Now this may leave quite a few questions open, such as: What’s the deal with the potential function? What’s the transition of ‘evaluations of the potential function’ to number of parameters? While those are central concerns, my ambition is confined to giving you a glimpse of the situation and, in the best case, tease you to explore the great literature, which will provide answers, yourself.

Application: Image denoising


  • An observed black-and white image \(Y \in \{-1, 1\}^{N \times M}\)


  • The observed image \(Y\) is the result of an underlying ‘true’ image \(X \in \{-1, 1\}^{N \times M}\) suffering noise pollution.
  • The noise flips every pixel i.i.d. with fixed probability \(p\). I.e.

    \(Y_{ij} = X_{ij} + \epsilon_{ij}\) with \(\epsilon_{ij} = \begin{cases} -2 X_{ij},& \text{ with probability } p\\ 0 &\text{ with probability } 1 - p \end{cases}\)

  • The neighborhood of a pixel explains all of its variance. In other words, a pixel is independent of all non-adjacent pixel conditioned on all adjacent pixels.


  • Intuition: Reconstruct the underlying image \(X_{ij}\) by investigating the noisy observation \(Y_{ij}\).
  • Explicit: Generate \(\hat{Y}\) with \(\sum_{ij} \|(Y_{ij} - \hat{Y_{ij}})\|\) a small as possible.


  • Graph:

    probability updates

    We observe that there are two types of edges in the graph:

    • edges between \(X\) and \(Y\), e.g. \(X_{ij}\) and \(Y_{ij}\)
    • edges within \(X\) and \(y\) respectively, e.g. \(X_{ij}\) and \(X_{i+1,j}\)

    The former result from the nature of the noise process: an observed pixel is directly linked to the underlying pixel. The latter result from the assumption that the immediate neighborhood of a pixel is its Markov blanket. In other words, knowing the neighbors of the pixel, no other pixel will add any information about the pixel under consideration.

    As compared to the complete graph, we clearly have very few edges in this graph. Moreover, we only have a constant degree. This will turn out very handy.

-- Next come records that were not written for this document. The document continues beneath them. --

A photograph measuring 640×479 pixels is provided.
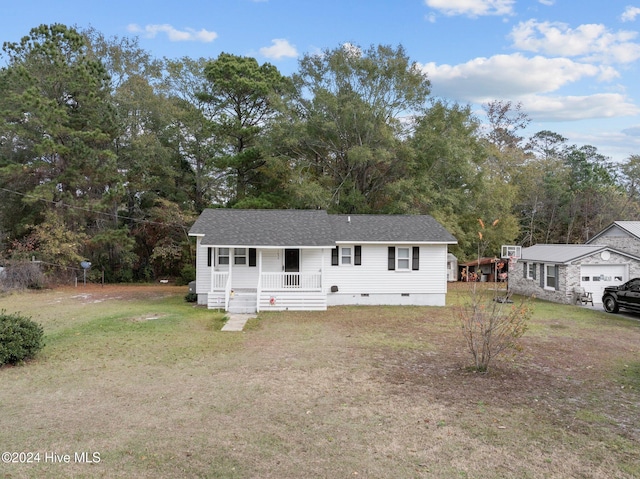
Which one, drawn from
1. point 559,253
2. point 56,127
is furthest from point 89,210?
point 559,253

    The transition from both kinds of edges allows for a very natural transition to two kinds of maximal cliques:

    • cliques between \(X\) and \(Y\), e.g. \(X_{ij}\) and \(Y_{ij}\)
    • cliques within \(X\) and \(Y\) respectively, e.g. \(X_{ij}\) and \(X_{i+1,j}\)
  • Potential functions:

    The potential functions directly follow from the previous observations of types of maximal cliques. Per pixel \((i, j)\), we can express both potential functions:

    • \(\Psi_a (X_{ij}, Y_{ij}) = -\eta_a X_{ij} Y_{ij}\)
    • \(\Psi_b (X_{ij}, X_{i’j’}) = -\eta_b X_{ij} X_{i’j’} \text{ for } (i’, j’) \in \text{ neighborhood}(i,j)\)
  • Energy function:

    While the potential functions are defined per pixel, the energy function is defined over the image, with \((i', j')\) stemming from the neighborhood of \((i ,j)\) once again. \(E(X,Y)) = \sum_{i, j} \Psi_a (X_{ij}, Y_{ij}) + \sum_{(i, j), (i’, j’)} \Psi_b (X_{ij}, X_{i’j’}) \)

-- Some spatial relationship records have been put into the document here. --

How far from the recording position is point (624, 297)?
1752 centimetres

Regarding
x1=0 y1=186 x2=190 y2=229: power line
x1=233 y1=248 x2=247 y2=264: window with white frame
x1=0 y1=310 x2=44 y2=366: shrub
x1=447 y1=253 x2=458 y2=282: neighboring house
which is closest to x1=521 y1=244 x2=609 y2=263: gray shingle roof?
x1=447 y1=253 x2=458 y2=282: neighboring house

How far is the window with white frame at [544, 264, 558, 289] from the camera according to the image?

  • Optimization algorithm:

    Having established the energy function, the next step is to define a way of minimizing/maximizing it. Bishop suggests a very simple greedy algorithm. Its upside is that it enhances in every step, converges and is local. Its downside is that it doesn’t necessarily converge to the global optimum.

    • initialize \(\hat{Y}=X\)
    • repeat until convergence:
      • choose \(i, j\)
      • \(y_{i, j} := argmax_{\hat{y}_{i, j}} E(X, Y)\)

    Note that the locality of this algorithm is thanks to \(y_{i,j}\)’s effect on \(E\) is limited to its neighborhood. In other words, the rest of the graph can be disregarded. This locality allows for convenient parallelization. Let’s finish off with the looking into experiment results.

  • Experiment: Starting with a black and white Mondrian, I introduced noise by flipping pixels with a probability of .2. The algorithm was run with a non-adaptive stopping criterion of updating every pixel 10 times. Again, the ‘true image’ corresponds to \(Y\), the ‘noisy image’ to \(X\) and the ‘denoised image’ to \(\hat{Y}\).

chain graph chain graph chain graph

You can find corresponding code in my repo.

[0] I did try to rephrase this sentence.